End-of-life care preferences of patients enrolled in cardiovascular rehabilitation programs.

Author information

1
Department of Medicine, Medical University of South Carolina, Charleston 29425, USA. heffnerj@musc.edu

Abstract

STUDY OBJECTIVES:

The study assessed the interests of ambulatory cardiac patients in advance planning and their willingness to participate in rehabilitation program-based end-of-life education.

DESIGN:

Observational survey study.

SETTING:

Fourteen outpatient cardiac rehabilitation programs in 11 states.

PARTICIPANTS:

Four hundred fifteen subjects enrolled in cardiac rehabilitation.

MEASUREMENTS AND RESULTS:

A questionnaire determined patient preferences for advance planning, completion of advance directives, completion of patient-physician discussions on end-of-life care, and effects of health status on patient acceptance of life-sustaining interventions.
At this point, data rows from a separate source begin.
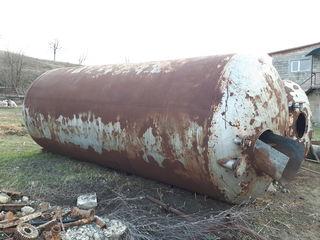 Cisterna  15t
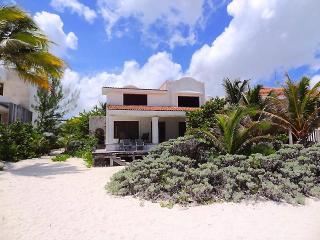Casa Romi's - Chelem vacation rentals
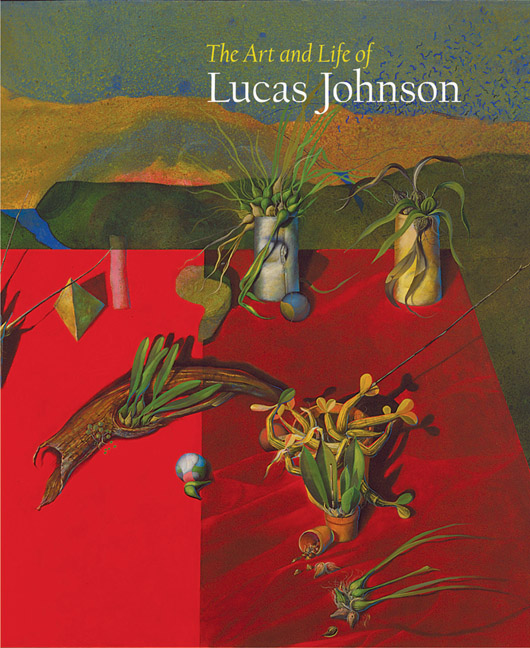 Cover of The Art and Life of Lucas Johnson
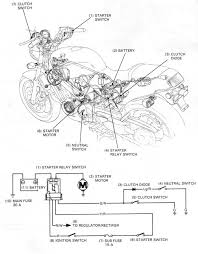 honda vtr 250 wiring diagram schematics and wiring diagrams honda announce a new 250cc v twin bike the vtr motorcycles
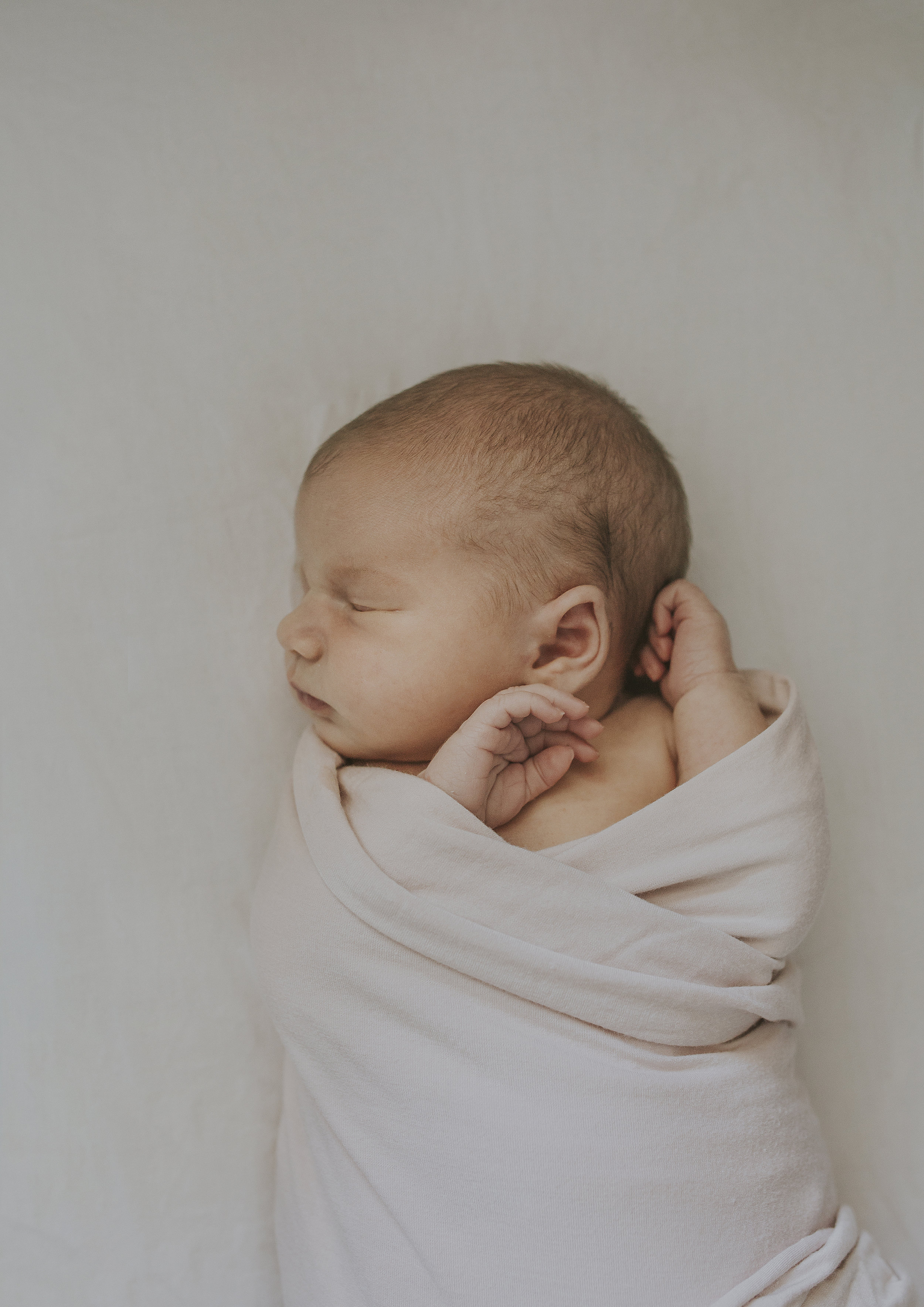 Natural Newborn and Baby Photographer Bayside Melbourne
Seventy-two percent of patients wanted to direct their own end-of-life care, 86% desired more information on advance directives, 62% wanted to learn about life-sustaining care, and 96% were receptive to advance-planning discussions with their physicians. Seventy-two percent of patients had considered that they might require life-sustaining care in the future; acceptability of resuscitative care depended on health status and probability of survival. However, only 15% had discussed advance planning with their physicians, and 10% were confident that their physicians understood their end-of-life wishes. Physicians and cardiovascular rehabilitation programs were considered desirable sources of information on advance planning.

CONCLUSIONS:

Cardiac patients enrolled in rehabilitation programs want to learn more about end-of-life care and need more opportunities to discuss advance planning with their physicians. Patients consider cardiovascular rehabilitation programs to be acceptable sites for advance planning education.

PMID:
10807838
[Indexed for MEDLINE]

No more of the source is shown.